A new house mate joined our flat last month, and among the belongings he brought with him was a Phillips sound system from the 70s. It had been his grandad’s, his dad’s and now it belongs to him – and it still works perfectly.
It got me thinking about the saying, ‘they don’t make ‘em like they used to!’ and maybe there’s some truth in that. Nowadays we only keep a mobile phone for 2 years until we discard it for an upgrade, we give up easily when a device runs slow or gets damaged and the average person buys 3 new gadgets every year.Is it really that surprising that electronic items are becoming the fastest growing waste stream in the UK? Over 1 million tonnes of our gadgets get binned every year. The problem with wasting electronic items is that they contain valuable metals as well as plastics and other materials. These can be recovered through the recycling process but only about 30% of our unwanted electricals get recycled. What’s even more important than recycling your unwanted electronics is reusing them, whether that means repairing a broken item to give it a new lease of life or sharing a working item you no longer need with others. A number of projects in London alone have inspired us to join our community in the reuse revolution. Keep reading to hear about some of our favourites!
The Restart Project is a London Based charity working to prevent electronic waste by hosting events up and down the UK where they help people restart their gadgets. So far they’ve helped prevent 5284kg of electronic waste. By working with communities, schools and companies to provide hands-on learning events, the Restart Project aims to do more than just fix your broken electronics for you – their aim is to change our relationship with electronics for good, by challenging our throw-away economy and valuing our electronics longer. The ‘Restart Code’ includes some simple steps we can all take to help fix our relationship with electronics. For example – ‘when we have a problem we will not panic, we’ll check the warranty, get help and do what we can to repair our electronic device. When we solve our problem, we will share that knowledge!’ Head to their website to join 3520 people already signed up to live this way. Want to get involved? Check out one of the free ‘Restart Parties’ where you’ll be joined by skilled volunteers who can help you learn to fix your slow or broken devices.
Name two things a lot of Londoners wish they had more of… …space and money!
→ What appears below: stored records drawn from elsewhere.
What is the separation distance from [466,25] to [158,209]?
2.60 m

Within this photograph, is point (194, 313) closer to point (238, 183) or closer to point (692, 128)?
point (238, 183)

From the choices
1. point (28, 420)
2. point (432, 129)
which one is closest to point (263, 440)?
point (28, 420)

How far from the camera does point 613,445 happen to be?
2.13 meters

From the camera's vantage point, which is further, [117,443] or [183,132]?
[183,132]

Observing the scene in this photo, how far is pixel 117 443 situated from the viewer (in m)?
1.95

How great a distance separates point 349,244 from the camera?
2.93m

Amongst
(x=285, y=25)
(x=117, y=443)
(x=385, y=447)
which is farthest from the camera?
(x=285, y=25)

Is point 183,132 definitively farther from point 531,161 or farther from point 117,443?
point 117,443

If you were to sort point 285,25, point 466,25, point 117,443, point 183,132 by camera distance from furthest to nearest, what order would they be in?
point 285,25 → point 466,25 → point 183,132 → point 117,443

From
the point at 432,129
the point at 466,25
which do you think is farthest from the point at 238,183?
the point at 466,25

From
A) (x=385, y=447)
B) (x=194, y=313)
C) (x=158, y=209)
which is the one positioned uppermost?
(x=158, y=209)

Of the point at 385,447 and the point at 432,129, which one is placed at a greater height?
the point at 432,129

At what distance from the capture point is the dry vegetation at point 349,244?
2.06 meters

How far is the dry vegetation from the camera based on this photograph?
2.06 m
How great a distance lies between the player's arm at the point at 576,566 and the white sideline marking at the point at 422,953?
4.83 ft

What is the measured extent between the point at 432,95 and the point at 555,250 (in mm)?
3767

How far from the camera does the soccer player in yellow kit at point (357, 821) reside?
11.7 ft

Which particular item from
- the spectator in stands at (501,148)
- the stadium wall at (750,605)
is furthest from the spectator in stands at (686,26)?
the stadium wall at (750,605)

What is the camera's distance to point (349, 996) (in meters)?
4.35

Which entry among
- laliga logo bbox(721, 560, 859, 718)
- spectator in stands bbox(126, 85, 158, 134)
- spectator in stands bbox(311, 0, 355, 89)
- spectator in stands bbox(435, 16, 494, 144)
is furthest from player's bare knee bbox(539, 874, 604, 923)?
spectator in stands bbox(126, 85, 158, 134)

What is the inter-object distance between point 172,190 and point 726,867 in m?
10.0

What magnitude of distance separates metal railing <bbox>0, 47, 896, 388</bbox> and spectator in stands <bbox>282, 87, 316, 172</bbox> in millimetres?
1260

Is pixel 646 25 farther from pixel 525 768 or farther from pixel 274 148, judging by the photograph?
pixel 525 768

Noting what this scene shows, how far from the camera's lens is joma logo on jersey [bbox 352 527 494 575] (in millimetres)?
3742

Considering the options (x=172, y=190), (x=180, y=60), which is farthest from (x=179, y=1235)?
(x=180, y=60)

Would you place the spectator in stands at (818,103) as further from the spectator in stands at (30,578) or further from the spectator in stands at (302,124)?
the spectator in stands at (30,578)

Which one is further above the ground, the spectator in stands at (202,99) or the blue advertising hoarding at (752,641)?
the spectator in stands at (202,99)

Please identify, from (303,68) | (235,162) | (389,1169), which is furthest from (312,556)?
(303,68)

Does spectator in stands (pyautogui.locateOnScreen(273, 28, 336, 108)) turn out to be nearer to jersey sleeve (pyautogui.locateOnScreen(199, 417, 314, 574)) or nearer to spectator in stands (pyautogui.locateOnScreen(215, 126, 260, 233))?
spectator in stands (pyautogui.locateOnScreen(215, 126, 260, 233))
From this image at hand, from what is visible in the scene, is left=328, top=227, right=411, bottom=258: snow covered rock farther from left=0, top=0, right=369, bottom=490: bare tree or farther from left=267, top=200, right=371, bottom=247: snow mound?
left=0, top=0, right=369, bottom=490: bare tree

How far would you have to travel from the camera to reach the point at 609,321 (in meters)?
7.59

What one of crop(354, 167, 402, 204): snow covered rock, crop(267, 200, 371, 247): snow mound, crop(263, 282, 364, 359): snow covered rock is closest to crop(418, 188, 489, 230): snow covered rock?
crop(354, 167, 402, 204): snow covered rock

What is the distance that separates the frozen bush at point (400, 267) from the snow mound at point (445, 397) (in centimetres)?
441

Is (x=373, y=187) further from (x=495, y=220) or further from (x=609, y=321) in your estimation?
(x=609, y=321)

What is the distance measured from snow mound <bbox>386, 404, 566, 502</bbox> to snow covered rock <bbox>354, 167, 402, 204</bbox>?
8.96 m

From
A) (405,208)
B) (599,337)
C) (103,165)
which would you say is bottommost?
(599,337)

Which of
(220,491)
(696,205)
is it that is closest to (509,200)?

A lot of people without the money to buy expensive tools or the space to store them could benefit from a local place where they can borrow items for a low price. That’s exactly what a Library of Things is for – it’s a place where you can borrow and share all sorts of things, like tools, kitchenware, gardening equipment and camping kit. And we think it’s a fantastic alternative to wasting money and valuable resources on brand new items that people in your community already own. The Library of Things does even more than it says on the tin, because they run 1-to-1 sessions and workshops to teach you how to use the tools you borrow and promote community engagement by hosting regular open nights. The one we know and love is located in West Norwood, South London, so check it out if you’re ever around. They promise to keep borrowing prices low, make you feel welcome and share tips on how to use things. In return, make sure you love and care for the items you’ve borrowed and bring them back on time.
Here at Local Green Points we’re experts at engaging with communities to encourage residents to reduce, reuse and recycle. Our approach is innovative – combining web and app platforms, communications campaigns and face to face engagement to connect with our target audience. We find rewards and incentives key to promoting ongoing behaviour change, so we reward members of our campaigns with points for every positive step they take – whether it’s preventing food waste, recycling more, using a Bring bank or reducing contamination. Residents work together to earn the most points and win prizes for their local community. In the last month we’ve been in Warwickshire, Norfolk, and West London handing out prizes to some real recycling champions and great local causes. When it comes to electronics, we’re working with residents of 13 boroughs to encourage them to fix them up, donate them, reuse them or recycle them!